Former Arizona Rep. Gabby Giffords will return to Capitol Hill this week to help Democrats, who now control the House, introduce a bill requiring background checks on private transactions related to gun sales.
Democrats will introduce the bill on Tuesday afternoon, the 8th anniversary of the shooting that nearly killed Giffords and left six others dead. She’ll join newly-elected House Speaker Nancy Pelosi and Rep. Mike Thompson, a California Democrat, to unveil the bill.
Democrats have long been signaling they would make legislation to address gun violence a top priority.

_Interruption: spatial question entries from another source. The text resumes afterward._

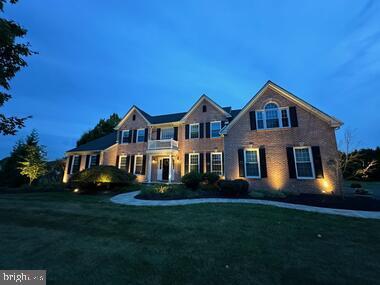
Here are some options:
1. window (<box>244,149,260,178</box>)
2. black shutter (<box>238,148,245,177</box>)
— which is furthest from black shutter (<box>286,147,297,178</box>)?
black shutter (<box>238,148,245,177</box>)

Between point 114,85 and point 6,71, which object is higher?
point 114,85

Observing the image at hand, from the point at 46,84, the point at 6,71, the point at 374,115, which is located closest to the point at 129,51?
the point at 46,84

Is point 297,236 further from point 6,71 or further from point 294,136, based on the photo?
point 6,71

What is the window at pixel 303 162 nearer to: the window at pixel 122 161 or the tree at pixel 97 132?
the window at pixel 122 161

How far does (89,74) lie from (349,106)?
11693 centimetres

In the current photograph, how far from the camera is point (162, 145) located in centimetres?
1759

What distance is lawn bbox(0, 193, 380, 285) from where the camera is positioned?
9.02 ft

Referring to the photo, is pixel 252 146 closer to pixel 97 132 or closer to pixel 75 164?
pixel 75 164

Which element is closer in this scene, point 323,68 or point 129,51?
point 129,51

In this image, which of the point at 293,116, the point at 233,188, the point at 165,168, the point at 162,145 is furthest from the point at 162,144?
the point at 293,116

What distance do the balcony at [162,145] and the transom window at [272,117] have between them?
8232mm

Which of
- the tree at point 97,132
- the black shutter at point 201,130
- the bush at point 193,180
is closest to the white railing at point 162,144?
the black shutter at point 201,130

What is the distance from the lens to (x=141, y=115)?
20.2 m

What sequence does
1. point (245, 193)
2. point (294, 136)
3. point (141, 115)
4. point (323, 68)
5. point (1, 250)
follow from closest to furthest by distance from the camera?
1. point (1, 250)
2. point (245, 193)
3. point (294, 136)
4. point (141, 115)
5. point (323, 68)
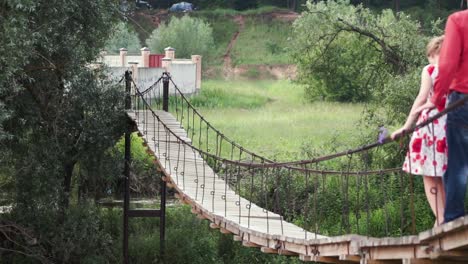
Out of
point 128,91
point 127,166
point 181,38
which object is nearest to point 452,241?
point 128,91

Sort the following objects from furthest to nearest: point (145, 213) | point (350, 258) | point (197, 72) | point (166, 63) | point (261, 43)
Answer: point (261, 43) < point (197, 72) < point (166, 63) < point (145, 213) < point (350, 258)

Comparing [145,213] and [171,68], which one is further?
[171,68]

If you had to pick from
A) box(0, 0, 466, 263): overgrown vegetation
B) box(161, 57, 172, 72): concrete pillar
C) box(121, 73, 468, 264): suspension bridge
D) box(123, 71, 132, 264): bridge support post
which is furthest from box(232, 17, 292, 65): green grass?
box(123, 71, 132, 264): bridge support post

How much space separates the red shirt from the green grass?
28.8 metres

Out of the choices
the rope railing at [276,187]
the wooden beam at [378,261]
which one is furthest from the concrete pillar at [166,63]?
the wooden beam at [378,261]

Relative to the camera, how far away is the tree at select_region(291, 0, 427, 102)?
1530 centimetres

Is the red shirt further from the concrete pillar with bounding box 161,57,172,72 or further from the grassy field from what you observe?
the concrete pillar with bounding box 161,57,172,72

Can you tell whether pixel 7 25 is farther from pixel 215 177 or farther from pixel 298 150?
pixel 298 150

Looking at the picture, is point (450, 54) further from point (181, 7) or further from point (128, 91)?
point (181, 7)

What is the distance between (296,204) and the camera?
16.3 meters

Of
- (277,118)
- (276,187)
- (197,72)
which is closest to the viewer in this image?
(276,187)

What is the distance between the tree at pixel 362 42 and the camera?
1530cm

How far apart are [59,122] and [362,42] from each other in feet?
18.7

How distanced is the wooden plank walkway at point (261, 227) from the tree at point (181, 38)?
1903cm
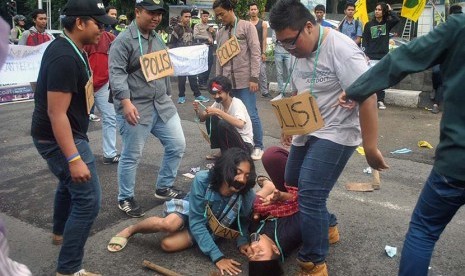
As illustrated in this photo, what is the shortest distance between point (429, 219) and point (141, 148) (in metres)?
2.41

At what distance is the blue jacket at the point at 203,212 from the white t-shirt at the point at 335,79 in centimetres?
75

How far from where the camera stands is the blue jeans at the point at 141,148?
3912 millimetres

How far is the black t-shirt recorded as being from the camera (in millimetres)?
2580

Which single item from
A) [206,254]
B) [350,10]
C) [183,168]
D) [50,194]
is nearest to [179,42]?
[350,10]

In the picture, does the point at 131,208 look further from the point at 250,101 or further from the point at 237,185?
the point at 250,101

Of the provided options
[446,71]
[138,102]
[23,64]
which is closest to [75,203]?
[138,102]

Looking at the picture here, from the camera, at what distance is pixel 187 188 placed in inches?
185

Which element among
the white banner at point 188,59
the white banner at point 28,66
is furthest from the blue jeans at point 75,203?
the white banner at point 188,59

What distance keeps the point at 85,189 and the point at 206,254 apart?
96cm

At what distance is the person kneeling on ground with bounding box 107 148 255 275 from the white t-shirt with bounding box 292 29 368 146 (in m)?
0.56

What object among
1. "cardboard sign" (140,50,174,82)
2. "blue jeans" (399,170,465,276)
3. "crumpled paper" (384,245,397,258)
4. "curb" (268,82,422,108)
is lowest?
"curb" (268,82,422,108)

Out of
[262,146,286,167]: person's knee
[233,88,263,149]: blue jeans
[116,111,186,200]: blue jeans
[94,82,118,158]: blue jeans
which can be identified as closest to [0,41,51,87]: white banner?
[94,82,118,158]: blue jeans

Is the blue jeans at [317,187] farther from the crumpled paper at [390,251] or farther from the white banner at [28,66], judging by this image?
the white banner at [28,66]

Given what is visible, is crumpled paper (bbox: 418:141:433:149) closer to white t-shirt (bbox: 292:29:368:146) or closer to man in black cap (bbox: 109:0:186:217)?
man in black cap (bbox: 109:0:186:217)
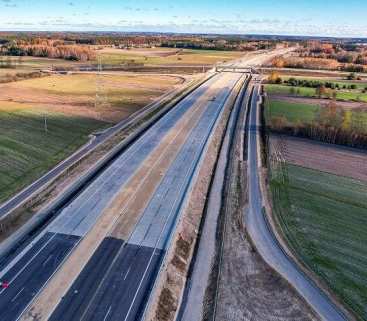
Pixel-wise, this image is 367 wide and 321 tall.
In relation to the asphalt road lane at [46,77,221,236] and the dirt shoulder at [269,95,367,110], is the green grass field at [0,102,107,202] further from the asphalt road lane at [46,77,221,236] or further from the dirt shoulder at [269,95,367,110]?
the dirt shoulder at [269,95,367,110]

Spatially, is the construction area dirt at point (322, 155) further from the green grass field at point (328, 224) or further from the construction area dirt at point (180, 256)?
the construction area dirt at point (180, 256)

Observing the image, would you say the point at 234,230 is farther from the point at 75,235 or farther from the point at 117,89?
the point at 117,89

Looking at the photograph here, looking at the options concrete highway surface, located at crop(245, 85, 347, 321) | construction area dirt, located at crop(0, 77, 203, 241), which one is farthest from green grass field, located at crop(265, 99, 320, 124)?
construction area dirt, located at crop(0, 77, 203, 241)

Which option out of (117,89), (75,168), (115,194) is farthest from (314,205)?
(117,89)

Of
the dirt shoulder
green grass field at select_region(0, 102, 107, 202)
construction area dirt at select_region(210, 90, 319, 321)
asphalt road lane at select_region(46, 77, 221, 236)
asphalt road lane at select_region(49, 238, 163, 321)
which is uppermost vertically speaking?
the dirt shoulder

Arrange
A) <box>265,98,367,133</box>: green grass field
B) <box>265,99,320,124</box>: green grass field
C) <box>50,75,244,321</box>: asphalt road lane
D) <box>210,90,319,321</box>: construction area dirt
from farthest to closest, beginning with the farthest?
<box>265,99,320,124</box>: green grass field < <box>265,98,367,133</box>: green grass field < <box>210,90,319,321</box>: construction area dirt < <box>50,75,244,321</box>: asphalt road lane

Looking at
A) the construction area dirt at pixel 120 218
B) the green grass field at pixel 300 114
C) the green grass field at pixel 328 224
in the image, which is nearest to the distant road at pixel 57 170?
the construction area dirt at pixel 120 218

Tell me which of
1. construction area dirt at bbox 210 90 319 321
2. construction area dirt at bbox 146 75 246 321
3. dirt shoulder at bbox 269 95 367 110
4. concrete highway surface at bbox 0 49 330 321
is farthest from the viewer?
dirt shoulder at bbox 269 95 367 110

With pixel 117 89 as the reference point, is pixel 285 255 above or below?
below
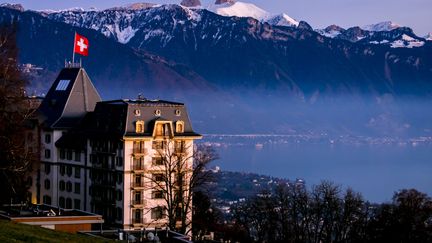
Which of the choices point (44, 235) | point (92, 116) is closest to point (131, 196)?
point (92, 116)

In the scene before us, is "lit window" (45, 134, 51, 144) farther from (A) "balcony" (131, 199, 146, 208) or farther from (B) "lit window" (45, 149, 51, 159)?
(A) "balcony" (131, 199, 146, 208)

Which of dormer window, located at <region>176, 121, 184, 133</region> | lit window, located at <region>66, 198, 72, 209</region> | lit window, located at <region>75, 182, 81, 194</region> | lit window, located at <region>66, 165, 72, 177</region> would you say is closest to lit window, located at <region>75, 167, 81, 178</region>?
lit window, located at <region>75, 182, 81, 194</region>

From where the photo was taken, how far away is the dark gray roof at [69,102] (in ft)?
244

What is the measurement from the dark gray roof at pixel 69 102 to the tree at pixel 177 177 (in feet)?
31.9

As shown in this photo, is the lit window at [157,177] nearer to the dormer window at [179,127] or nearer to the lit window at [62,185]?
the dormer window at [179,127]

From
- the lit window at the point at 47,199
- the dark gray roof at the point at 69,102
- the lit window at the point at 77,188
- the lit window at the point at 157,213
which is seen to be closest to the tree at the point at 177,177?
the lit window at the point at 157,213

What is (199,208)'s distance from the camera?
3076 inches

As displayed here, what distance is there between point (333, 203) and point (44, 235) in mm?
42783

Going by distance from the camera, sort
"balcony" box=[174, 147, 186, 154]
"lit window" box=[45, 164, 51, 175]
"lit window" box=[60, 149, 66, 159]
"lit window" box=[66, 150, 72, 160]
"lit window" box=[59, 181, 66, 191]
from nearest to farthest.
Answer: "balcony" box=[174, 147, 186, 154] < "lit window" box=[66, 150, 72, 160] < "lit window" box=[60, 149, 66, 159] < "lit window" box=[59, 181, 66, 191] < "lit window" box=[45, 164, 51, 175]

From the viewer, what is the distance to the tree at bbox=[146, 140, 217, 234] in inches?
2461

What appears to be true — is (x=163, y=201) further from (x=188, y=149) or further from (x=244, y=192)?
(x=244, y=192)

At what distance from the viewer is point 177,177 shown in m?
65.2

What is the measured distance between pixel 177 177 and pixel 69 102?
13689 millimetres

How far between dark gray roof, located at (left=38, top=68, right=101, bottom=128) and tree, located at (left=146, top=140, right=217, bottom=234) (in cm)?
974
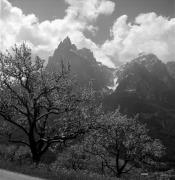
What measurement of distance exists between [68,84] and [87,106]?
144 inches

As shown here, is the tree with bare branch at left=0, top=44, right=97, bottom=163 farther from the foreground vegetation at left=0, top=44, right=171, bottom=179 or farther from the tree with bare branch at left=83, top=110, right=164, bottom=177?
the tree with bare branch at left=83, top=110, right=164, bottom=177

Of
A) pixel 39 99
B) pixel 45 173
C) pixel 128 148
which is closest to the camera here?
pixel 45 173

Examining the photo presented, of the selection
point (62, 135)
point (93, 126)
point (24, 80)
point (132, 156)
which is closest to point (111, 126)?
point (93, 126)

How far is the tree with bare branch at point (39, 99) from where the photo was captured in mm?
33469

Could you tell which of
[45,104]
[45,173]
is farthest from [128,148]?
[45,173]

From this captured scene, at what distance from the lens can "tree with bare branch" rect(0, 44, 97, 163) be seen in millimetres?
33469

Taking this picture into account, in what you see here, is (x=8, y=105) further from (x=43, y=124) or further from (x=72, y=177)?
(x=72, y=177)

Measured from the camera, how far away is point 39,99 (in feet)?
112

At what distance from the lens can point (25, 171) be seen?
18.8 m

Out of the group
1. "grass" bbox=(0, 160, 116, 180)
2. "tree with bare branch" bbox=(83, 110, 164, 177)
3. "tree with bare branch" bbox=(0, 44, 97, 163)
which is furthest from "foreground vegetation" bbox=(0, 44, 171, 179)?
"tree with bare branch" bbox=(83, 110, 164, 177)

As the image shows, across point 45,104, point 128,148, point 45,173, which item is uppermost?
point 45,104

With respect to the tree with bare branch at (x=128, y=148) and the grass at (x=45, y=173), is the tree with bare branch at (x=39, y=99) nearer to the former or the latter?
the grass at (x=45, y=173)

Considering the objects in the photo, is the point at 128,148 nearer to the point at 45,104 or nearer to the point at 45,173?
the point at 45,104

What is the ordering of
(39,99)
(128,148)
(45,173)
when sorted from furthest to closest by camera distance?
(128,148) < (39,99) < (45,173)
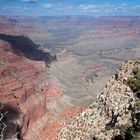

“Thanks to the relentless efforts of advocates, courageous gun violence survivors, and the American voters who elected new leaders to Congress, I am thrilled that for the first time in decades, the United States House of Representatives will no longer sit silent as our nation reels from the growing gun violence epidemic,” Giffords said in a statement announcing the legislation from Pelosi’s office.
Democrats introduced a similar bill — with some Republican co-sponsors — in November, but it wasn’t brought to the floor while Democrats were in the minority.
Despite bipartisan support for some gun legislation proposals, the Democrats’ background check proposal appears unlikely to advance in the Republican-controlled Senate.
Giffords survived a deadly shooting outside a Tucson, Arizona supermarket and was among 13 people wounded in January 2011. Jared Lee Loughner pleaded guilty in 2012 and was sentenced to life in prison without the possibility of parole.